**THE TASK:** The records that follow are to be reproduced exactly. Any pictures in them are left out.

(Saved entries)
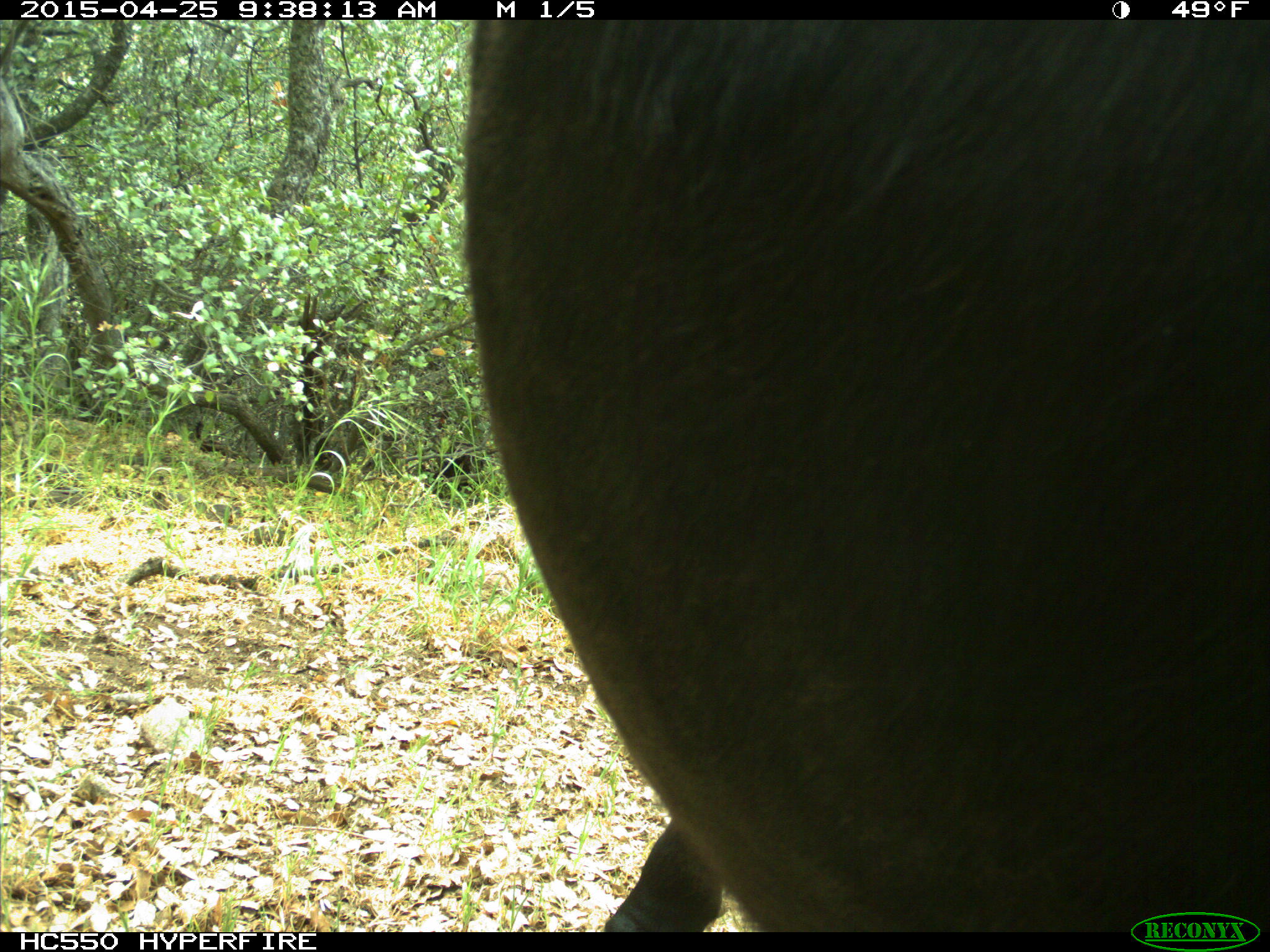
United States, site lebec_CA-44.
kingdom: Animalia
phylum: Chordata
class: Mammalia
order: Artiodactyla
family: Suidae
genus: Sus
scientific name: Sus scrofa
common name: wild boar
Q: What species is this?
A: Sus scrofa (wild boar).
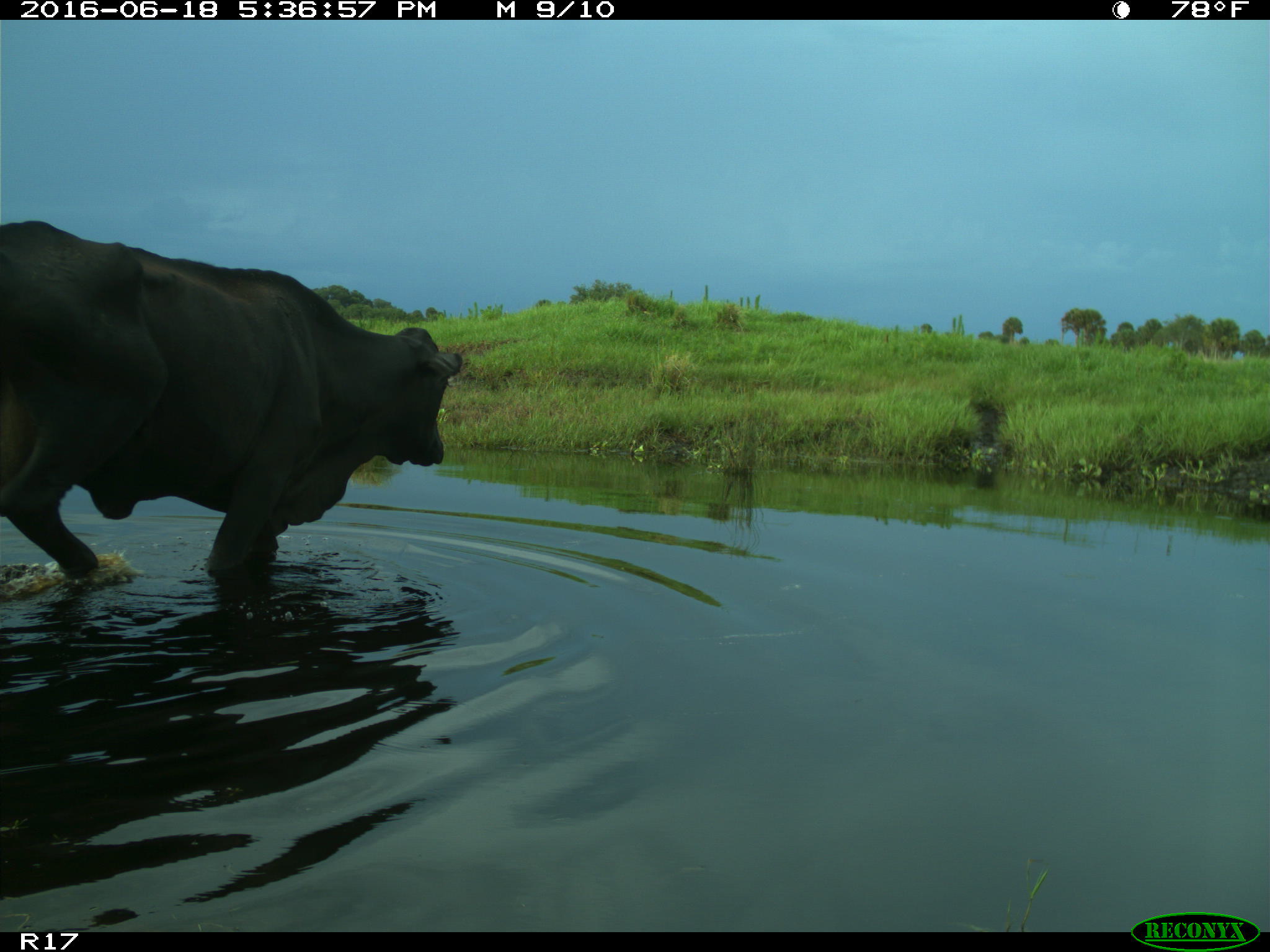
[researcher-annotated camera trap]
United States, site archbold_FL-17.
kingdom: Animalia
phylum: Chordata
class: Mammalia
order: Artiodactyla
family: Bovidae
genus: Bos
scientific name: Bos taurus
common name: domestic cow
Bos taurus (domestic cow).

**YOUR SOLUTION:**
United States, site lebec_CA-44.
kingdom: Animalia
phylum: Chordata
class: Mammalia
order: Artiodactyla
family: Suidae
genus: Sus
scientific name: Sus scrofa
common name: wild boar
Q: What species is this?
A: Sus scrofa (wild boar).
[researcher-annotated camera trap]
United States, site archbold_FL-17.
kingdom: Animalia
phylum: Chordata
class: Mammalia
order: Artiodactyla
family: Bovidae
genus: Bos
scientific name: Bos taurus
common name: domestic cow
Bos taurus (domestic cow).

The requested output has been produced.